Why is that?  Is there some way to get some intuition for why this should be?  I'm not looking for a mathematical derivation; I'd prefer something that focuses on intuition and that will it make sense to someone new to the topic.
 A: Basically a correlation coefficient calculates the line of best fit between two variables. It does so using the formula for covariance. 
The regression is also finding the line of best fit. But typically this is done using the least squares algorithm. It just so happens that linear regression and correlations are mathematically equivalent in this case. 
So they're both trying to accomplish the same thing. Minimizing the (squared) distance between each point and the line of best fit. And in this particular case the two approaches are mathematically identical. But regression can be extended to many predictors, whereas correlation coefficient can only be between two. 
Another way to think about it is that the slope represents how one variable changes as you increase the other. And this what you're looking for in both correlation and regression. You're looking for how changes in one variable lead to changes in another. 
Edit: think about it this way. If slope = 0, as you increase one variable, the other variable doesn't change at all. This means no relationship. 

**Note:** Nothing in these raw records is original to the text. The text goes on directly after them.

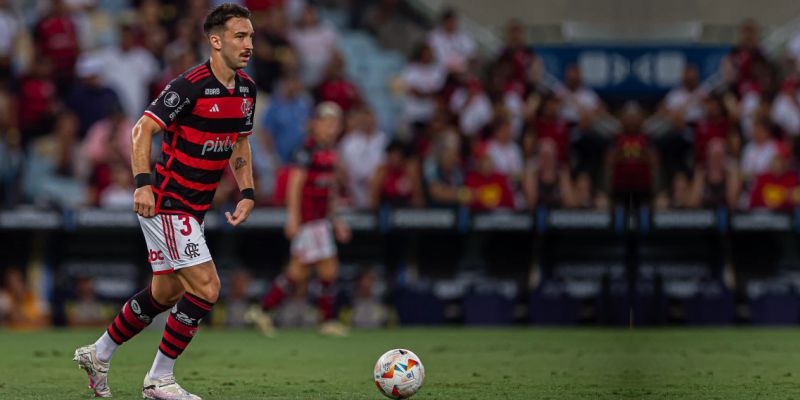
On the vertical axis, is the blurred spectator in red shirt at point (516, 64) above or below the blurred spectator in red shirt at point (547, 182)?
above

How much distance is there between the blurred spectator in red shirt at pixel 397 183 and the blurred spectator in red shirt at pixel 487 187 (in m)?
0.68

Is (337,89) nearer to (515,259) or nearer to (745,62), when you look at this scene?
(515,259)

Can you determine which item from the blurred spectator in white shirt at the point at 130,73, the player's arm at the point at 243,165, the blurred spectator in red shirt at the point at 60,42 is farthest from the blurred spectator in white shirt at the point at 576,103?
the player's arm at the point at 243,165

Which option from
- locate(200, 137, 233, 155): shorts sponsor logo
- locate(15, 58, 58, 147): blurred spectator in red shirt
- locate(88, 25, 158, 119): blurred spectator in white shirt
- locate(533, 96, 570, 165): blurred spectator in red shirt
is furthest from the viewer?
locate(88, 25, 158, 119): blurred spectator in white shirt

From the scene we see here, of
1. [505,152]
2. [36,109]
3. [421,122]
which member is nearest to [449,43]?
[421,122]

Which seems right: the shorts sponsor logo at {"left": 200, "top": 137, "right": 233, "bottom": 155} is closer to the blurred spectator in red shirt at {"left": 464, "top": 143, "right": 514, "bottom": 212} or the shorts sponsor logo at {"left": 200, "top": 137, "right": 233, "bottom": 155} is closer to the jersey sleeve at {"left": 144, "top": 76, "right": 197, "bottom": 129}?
the jersey sleeve at {"left": 144, "top": 76, "right": 197, "bottom": 129}

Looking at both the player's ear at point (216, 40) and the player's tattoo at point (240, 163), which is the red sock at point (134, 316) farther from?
the player's ear at point (216, 40)

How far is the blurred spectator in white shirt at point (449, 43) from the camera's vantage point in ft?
62.6

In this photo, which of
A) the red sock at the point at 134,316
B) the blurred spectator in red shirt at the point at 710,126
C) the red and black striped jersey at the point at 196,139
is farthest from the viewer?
the blurred spectator in red shirt at the point at 710,126

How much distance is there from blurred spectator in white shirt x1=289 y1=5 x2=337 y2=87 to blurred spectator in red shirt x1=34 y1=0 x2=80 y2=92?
3.08 m

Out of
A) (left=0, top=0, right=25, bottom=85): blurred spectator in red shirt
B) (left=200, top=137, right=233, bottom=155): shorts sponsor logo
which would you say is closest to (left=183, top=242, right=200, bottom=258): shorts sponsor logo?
(left=200, top=137, right=233, bottom=155): shorts sponsor logo

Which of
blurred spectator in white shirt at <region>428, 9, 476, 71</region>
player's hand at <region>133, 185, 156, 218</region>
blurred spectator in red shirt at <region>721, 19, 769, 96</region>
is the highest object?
blurred spectator in white shirt at <region>428, 9, 476, 71</region>

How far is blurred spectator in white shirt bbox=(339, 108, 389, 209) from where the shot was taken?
17.1 m

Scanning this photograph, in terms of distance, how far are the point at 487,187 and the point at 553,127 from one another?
4.14 ft
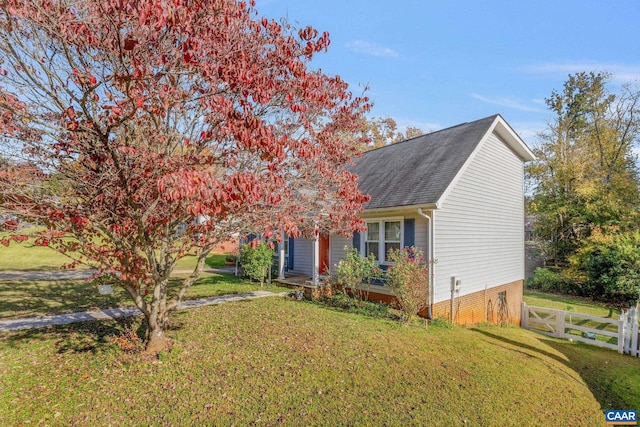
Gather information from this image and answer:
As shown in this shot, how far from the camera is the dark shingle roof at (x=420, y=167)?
34.4 ft

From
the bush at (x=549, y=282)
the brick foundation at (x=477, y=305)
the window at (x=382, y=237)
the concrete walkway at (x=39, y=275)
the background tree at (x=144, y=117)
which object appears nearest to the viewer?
the background tree at (x=144, y=117)

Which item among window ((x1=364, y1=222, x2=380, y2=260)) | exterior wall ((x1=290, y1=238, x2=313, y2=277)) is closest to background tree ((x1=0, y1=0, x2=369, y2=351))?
window ((x1=364, y1=222, x2=380, y2=260))

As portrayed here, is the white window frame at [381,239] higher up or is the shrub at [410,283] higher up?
the white window frame at [381,239]

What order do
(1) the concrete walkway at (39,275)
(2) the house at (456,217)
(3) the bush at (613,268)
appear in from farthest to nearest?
1. (3) the bush at (613,268)
2. (1) the concrete walkway at (39,275)
3. (2) the house at (456,217)

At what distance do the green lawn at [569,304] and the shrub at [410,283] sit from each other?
11.0 m

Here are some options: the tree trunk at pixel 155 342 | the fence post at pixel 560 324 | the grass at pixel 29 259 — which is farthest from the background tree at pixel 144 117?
the grass at pixel 29 259

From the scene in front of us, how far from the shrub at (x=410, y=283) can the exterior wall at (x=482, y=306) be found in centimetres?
109

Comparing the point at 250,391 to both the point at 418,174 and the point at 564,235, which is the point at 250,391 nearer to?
the point at 418,174

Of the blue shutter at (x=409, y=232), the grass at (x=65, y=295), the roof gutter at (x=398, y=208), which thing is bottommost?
the grass at (x=65, y=295)

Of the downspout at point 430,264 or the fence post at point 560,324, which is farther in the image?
the fence post at point 560,324

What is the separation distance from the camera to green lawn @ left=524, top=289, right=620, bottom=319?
15539mm

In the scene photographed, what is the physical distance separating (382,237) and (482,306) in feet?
15.6

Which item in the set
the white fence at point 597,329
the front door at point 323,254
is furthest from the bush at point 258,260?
the white fence at point 597,329

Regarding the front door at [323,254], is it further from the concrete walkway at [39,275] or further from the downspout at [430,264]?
the concrete walkway at [39,275]
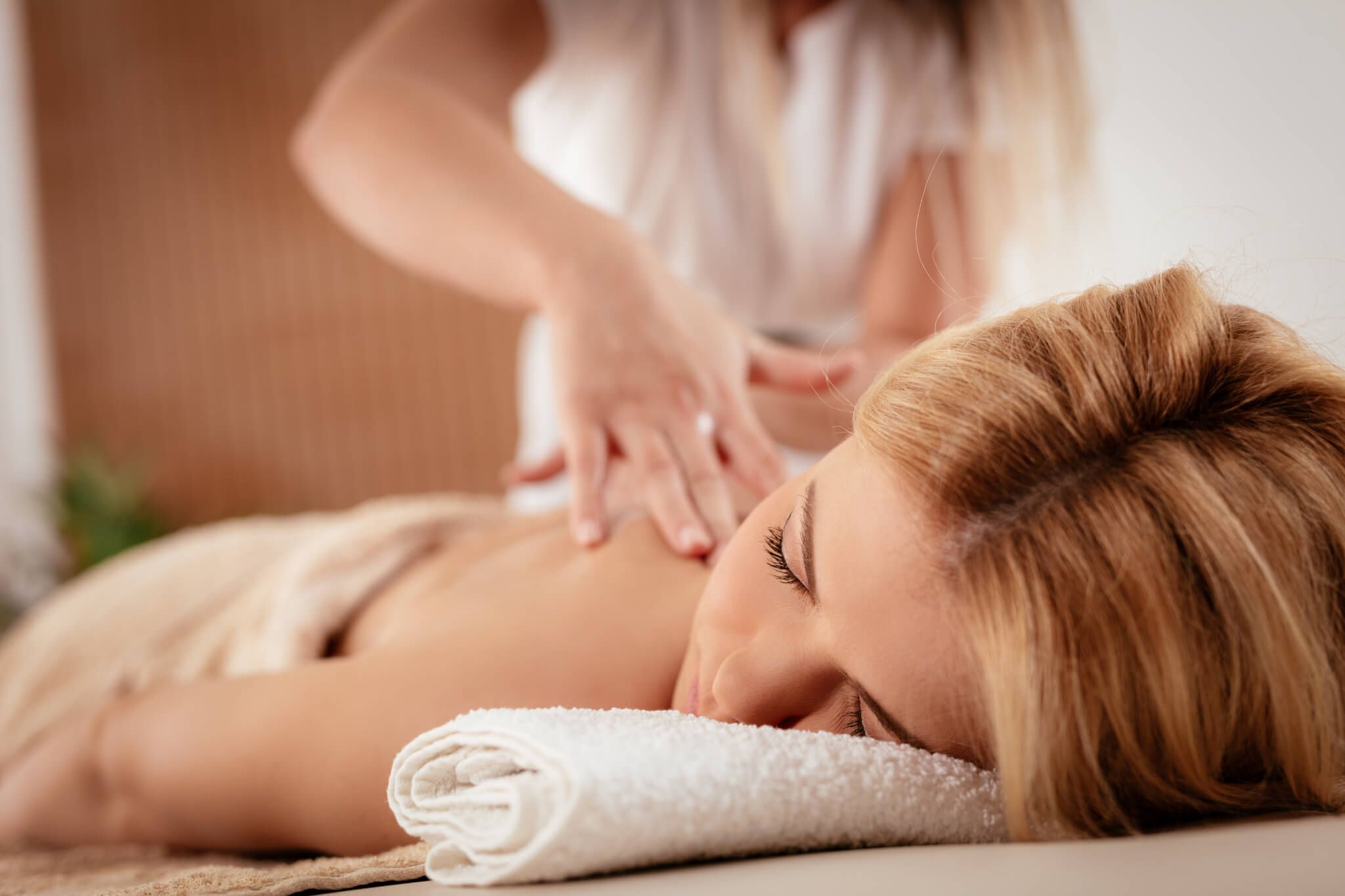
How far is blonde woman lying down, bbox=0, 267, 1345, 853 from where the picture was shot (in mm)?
604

On the other hand, if slope = 1, as you increase the first variable by one unit you increase the other by one unit as well. This means that the variable are related. If the slope = 10,000 then if you increase one variable by 1, the other one increases by 10,000. This is a very strong relationship!

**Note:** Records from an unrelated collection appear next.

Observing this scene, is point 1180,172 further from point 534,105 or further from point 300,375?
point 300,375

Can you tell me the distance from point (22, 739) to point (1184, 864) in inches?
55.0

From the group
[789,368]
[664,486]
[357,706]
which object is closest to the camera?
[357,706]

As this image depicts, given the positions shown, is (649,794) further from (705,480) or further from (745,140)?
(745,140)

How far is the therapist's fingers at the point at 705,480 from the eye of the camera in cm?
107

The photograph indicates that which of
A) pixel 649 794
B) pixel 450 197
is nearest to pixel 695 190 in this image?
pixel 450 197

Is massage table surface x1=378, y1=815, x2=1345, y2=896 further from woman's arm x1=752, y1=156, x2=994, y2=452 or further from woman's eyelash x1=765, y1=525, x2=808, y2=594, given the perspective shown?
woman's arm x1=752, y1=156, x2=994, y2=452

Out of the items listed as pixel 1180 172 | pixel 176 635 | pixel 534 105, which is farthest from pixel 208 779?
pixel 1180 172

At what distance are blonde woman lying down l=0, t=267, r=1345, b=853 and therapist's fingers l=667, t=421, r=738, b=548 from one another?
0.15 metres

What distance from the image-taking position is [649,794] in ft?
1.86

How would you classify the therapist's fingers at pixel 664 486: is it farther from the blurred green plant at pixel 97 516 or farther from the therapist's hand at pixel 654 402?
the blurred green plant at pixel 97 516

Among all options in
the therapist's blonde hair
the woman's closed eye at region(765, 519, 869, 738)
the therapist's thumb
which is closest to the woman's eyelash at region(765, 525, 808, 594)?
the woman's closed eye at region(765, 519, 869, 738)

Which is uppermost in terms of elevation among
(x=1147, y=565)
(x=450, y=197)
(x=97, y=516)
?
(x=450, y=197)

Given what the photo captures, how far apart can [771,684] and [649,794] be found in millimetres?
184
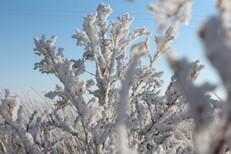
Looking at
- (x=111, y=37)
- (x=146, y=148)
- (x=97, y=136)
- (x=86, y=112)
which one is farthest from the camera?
(x=111, y=37)

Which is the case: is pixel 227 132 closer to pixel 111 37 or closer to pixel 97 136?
pixel 97 136

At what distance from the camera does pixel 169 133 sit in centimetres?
218

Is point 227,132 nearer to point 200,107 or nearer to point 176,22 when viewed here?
point 200,107

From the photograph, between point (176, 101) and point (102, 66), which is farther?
point (102, 66)

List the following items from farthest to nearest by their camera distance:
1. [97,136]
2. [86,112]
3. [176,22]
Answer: [97,136]
[86,112]
[176,22]

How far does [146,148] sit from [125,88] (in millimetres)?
1984

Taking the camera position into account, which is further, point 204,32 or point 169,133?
point 169,133

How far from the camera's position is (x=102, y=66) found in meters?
2.41

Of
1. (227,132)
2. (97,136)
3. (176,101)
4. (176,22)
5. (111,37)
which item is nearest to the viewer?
(227,132)

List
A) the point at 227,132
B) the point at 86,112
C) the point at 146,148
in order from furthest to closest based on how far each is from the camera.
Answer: the point at 146,148
the point at 86,112
the point at 227,132

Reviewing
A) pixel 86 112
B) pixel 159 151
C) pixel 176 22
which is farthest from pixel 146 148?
pixel 176 22

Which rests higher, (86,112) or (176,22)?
(86,112)

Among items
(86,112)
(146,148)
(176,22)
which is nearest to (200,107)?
(176,22)

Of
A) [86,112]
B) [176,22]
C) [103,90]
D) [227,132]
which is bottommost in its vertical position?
[227,132]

But anything that is non-zero can be a strong relationship if the line of best fit fits the data well. If the data is all scattered and not close to the line of best fit, the slope may be large, but fit the data so badly that we don't really trust it. The significance test of both correlation coefficient and regression are testing whether the slope is non-zero and fits the data well enough to "trust". 
A: This is due to regression towards the mean.
Example: Let's consider we have $X$ and $Y$ standard normal distributed and a third variable $Z$ is a function of according to the formula
$$Z = 0.6 X + 0.8 Y$$
In this case we have $\sigma_Z = \sigma_X = 1$.
But when we predict $Z$ based on $X$, then we have a line that is closer to the mean than the line $Z=X$. This is because $Z$ only partly depends on $X$.